Requirements |
Copy every entry below verbatim, omitting the pictures from the output.

Spatial reasoning question data |
****************************************

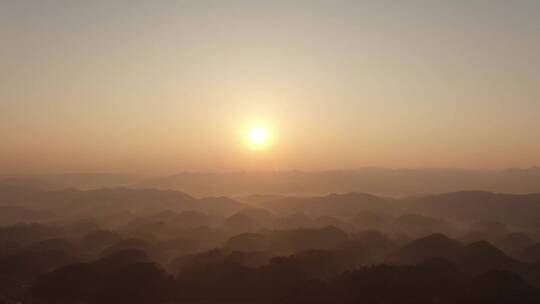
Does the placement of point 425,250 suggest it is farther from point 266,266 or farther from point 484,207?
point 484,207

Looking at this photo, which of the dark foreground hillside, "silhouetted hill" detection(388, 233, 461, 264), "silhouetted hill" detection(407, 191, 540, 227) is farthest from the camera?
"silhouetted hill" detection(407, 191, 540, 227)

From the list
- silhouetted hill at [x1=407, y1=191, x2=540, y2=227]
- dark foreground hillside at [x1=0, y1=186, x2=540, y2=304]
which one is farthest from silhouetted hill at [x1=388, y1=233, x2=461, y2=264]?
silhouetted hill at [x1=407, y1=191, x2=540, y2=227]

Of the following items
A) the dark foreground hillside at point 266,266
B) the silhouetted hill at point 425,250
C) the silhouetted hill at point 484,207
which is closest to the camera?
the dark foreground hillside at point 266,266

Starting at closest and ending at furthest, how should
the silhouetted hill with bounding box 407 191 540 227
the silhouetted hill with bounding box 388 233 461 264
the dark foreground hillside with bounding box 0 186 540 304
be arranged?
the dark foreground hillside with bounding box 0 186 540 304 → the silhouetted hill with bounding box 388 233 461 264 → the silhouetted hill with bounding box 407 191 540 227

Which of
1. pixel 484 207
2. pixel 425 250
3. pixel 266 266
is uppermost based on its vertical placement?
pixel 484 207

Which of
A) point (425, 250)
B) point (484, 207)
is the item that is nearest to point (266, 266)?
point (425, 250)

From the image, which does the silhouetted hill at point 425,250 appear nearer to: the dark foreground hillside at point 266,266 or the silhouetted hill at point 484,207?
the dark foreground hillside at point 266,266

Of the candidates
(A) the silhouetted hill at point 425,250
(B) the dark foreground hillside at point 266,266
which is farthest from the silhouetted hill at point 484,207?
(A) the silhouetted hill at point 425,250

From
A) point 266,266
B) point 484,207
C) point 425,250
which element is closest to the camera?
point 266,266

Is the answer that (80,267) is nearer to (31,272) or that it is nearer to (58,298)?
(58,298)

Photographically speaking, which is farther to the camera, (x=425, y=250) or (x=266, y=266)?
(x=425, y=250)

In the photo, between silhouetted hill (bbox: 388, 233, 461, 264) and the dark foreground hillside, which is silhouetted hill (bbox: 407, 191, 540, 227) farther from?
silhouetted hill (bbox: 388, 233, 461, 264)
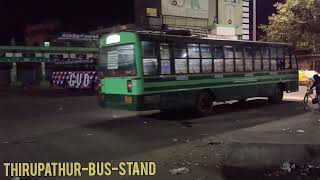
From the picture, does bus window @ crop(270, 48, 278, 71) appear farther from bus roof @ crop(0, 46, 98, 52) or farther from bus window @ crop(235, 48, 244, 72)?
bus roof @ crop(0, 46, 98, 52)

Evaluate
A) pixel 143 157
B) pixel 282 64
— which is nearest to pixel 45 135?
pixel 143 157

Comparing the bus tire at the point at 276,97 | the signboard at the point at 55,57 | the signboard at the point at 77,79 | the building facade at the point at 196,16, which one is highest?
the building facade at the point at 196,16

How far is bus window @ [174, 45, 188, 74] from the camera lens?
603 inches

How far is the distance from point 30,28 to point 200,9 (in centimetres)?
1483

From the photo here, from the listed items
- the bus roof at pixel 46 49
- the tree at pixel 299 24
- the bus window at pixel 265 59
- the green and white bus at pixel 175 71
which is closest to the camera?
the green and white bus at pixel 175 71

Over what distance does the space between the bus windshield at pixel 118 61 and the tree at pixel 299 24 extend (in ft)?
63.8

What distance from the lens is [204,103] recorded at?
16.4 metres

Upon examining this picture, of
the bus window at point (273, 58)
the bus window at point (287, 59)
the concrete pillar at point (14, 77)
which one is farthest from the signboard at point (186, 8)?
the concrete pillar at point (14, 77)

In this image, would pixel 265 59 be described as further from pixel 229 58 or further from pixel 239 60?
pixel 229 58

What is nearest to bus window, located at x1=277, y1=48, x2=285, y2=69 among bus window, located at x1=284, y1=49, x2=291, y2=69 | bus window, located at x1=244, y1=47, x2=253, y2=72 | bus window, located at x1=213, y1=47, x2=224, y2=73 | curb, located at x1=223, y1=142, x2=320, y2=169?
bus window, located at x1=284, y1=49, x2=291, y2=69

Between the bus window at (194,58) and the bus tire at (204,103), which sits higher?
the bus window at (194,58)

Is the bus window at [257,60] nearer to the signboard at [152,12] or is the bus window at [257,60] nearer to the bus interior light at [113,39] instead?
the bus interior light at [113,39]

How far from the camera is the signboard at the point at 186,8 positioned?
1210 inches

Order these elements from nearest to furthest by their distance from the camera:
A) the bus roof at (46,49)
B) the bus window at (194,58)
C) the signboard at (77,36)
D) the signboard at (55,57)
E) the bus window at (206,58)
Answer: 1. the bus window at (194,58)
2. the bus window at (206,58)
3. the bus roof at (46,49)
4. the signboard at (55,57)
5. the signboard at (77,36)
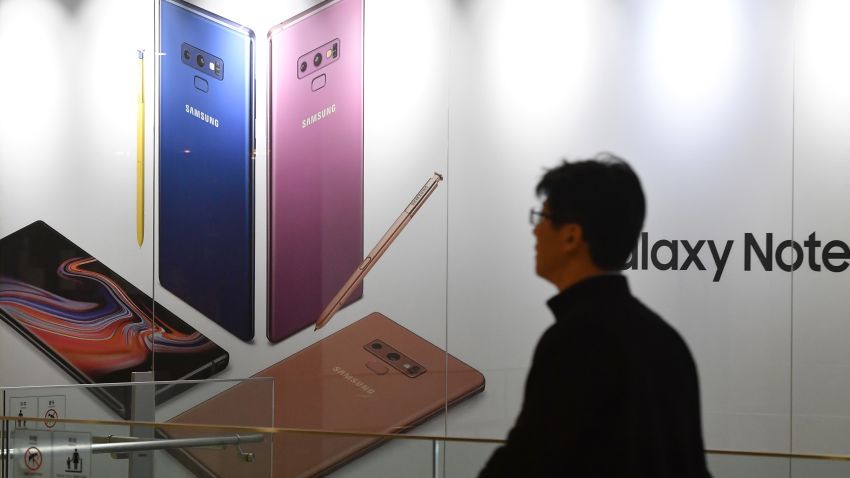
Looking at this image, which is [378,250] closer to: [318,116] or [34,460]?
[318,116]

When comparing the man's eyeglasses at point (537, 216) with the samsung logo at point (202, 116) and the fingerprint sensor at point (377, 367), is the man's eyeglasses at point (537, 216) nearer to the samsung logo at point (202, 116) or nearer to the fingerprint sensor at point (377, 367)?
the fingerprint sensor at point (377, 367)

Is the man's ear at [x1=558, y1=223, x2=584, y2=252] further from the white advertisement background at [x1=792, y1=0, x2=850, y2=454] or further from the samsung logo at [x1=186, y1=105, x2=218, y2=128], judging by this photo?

****************************************

Complete output |
Does the placement of point 425,250 suggest it is farther from point 266,266 or farther from point 484,207?
point 484,207

Looking at this photo, which of the dark foreground hillside, "silhouetted hill" detection(388, 233, 461, 264), "silhouetted hill" detection(407, 191, 540, 227) is farthest from the camera?
"silhouetted hill" detection(407, 191, 540, 227)

From the list
- silhouetted hill at [x1=407, y1=191, x2=540, y2=227]
- dark foreground hillside at [x1=0, y1=186, x2=540, y2=304]
which one is farthest from silhouetted hill at [x1=388, y1=233, x2=461, y2=264]?
silhouetted hill at [x1=407, y1=191, x2=540, y2=227]

Of the following items
A) the dark foreground hillside at point 266,266
B) the silhouetted hill at point 425,250
C) the silhouetted hill at point 484,207
which is closest to the camera?
the dark foreground hillside at point 266,266

Starting at closest and ending at furthest, how should
the silhouetted hill with bounding box 407 191 540 227
the silhouetted hill with bounding box 388 233 461 264
the dark foreground hillside with bounding box 0 186 540 304
be arranged?
the dark foreground hillside with bounding box 0 186 540 304 → the silhouetted hill with bounding box 388 233 461 264 → the silhouetted hill with bounding box 407 191 540 227

Which of
1. pixel 484 207
2. pixel 425 250
3. pixel 266 266
is uppermost based on its vertical placement?
pixel 484 207

Which of
A) point (425, 250)
B) point (484, 207)
is the item that is nearest to point (266, 266)?
point (425, 250)

From the image, which does the silhouetted hill at point 425,250 appear nearer to: the dark foreground hillside at point 266,266 or the silhouetted hill at point 484,207?
the dark foreground hillside at point 266,266

Of the candidates
(A) the silhouetted hill at point 425,250
(B) the dark foreground hillside at point 266,266
which is farthest from the silhouetted hill at point 484,207?
(A) the silhouetted hill at point 425,250

From
A) point 266,266
B) point 484,207
C) point 425,250
which element is closest to the camera?
point 266,266

Is the answer that (80,267) is nearer to (31,272) or that it is nearer to (58,298)?
(58,298)

Photographically speaking, which is farther to the camera, (x=425, y=250) or (x=266, y=266)?
(x=425, y=250)

In the photo, between silhouetted hill (bbox: 388, 233, 461, 264) and the dark foreground hillside, which is silhouetted hill (bbox: 407, 191, 540, 227) farther from?
silhouetted hill (bbox: 388, 233, 461, 264)
From the picture, does bus window @ crop(270, 48, 278, 71) appear farther from bus roof @ crop(0, 46, 98, 52) or farther from bus window @ crop(235, 48, 244, 72)?
bus roof @ crop(0, 46, 98, 52)

Evaluate
A) pixel 143 157
B) pixel 282 64
— which is nearest to pixel 45 135?
pixel 143 157

Comparing the bus tire at the point at 276,97 | the signboard at the point at 55,57 | the signboard at the point at 77,79 | the building facade at the point at 196,16, which one is highest?
the building facade at the point at 196,16

How far is bus window @ [174, 45, 188, 74] from the camera lens?
603 inches

How far is the distance from point 30,28 to point 200,9 (in centimetres)?
1483

From the photo here, from the listed items
- the bus roof at pixel 46 49
- the tree at pixel 299 24
- the bus window at pixel 265 59
- the green and white bus at pixel 175 71
which is closest to the camera?
the green and white bus at pixel 175 71

Over what distance does the space between the bus windshield at pixel 118 61 and the tree at pixel 299 24 extend (in ft)?
63.8

What distance from the lens is [204,103] recorded at?
16.4 metres

Upon examining this picture, of
the bus window at point (273, 58)
the bus window at point (287, 59)
the concrete pillar at point (14, 77)
which one is farthest from the signboard at point (186, 8)?
the concrete pillar at point (14, 77)

In this image, would pixel 265 59 be described as further from pixel 229 58 or further from pixel 239 60?
pixel 229 58

What is nearest to bus window, located at x1=277, y1=48, x2=285, y2=69 among bus window, located at x1=284, y1=49, x2=291, y2=69 | bus window, located at x1=244, y1=47, x2=253, y2=72 | bus window, located at x1=213, y1=47, x2=224, y2=73 | curb, located at x1=223, y1=142, x2=320, y2=169?
bus window, located at x1=284, y1=49, x2=291, y2=69

Between the bus window at (194,58) and the bus tire at (204,103), which sits higher?
the bus window at (194,58)

Is the bus window at [257,60] nearer to the signboard at [152,12] or is the bus window at [257,60] nearer to the bus interior light at [113,39] instead?
the bus interior light at [113,39]

How far from the camera is the signboard at the point at 186,8 positioned?
1210 inches

Order these elements from nearest to furthest by their distance from the camera:
A) the bus roof at (46,49)
B) the bus window at (194,58)
C) the signboard at (77,36)
D) the signboard at (55,57)
E) the bus window at (206,58)
Answer: 1. the bus window at (194,58)
2. the bus window at (206,58)
3. the bus roof at (46,49)
4. the signboard at (55,57)
5. the signboard at (77,36)
Looking at this image, which is [378,250] closer to: [318,116] or [34,460]?
[318,116]

When comparing the man's eyeglasses at point (537, 216) with the samsung logo at point (202, 116) and the fingerprint sensor at point (377, 367), is the man's eyeglasses at point (537, 216) nearer to the samsung logo at point (202, 116) or nearer to the fingerprint sensor at point (377, 367)?
the fingerprint sensor at point (377, 367)

Is the man's ear at [x1=558, y1=223, x2=584, y2=252] further from the white advertisement background at [x1=792, y1=0, x2=850, y2=454] or further from the samsung logo at [x1=186, y1=105, x2=218, y2=128], judging by this photo?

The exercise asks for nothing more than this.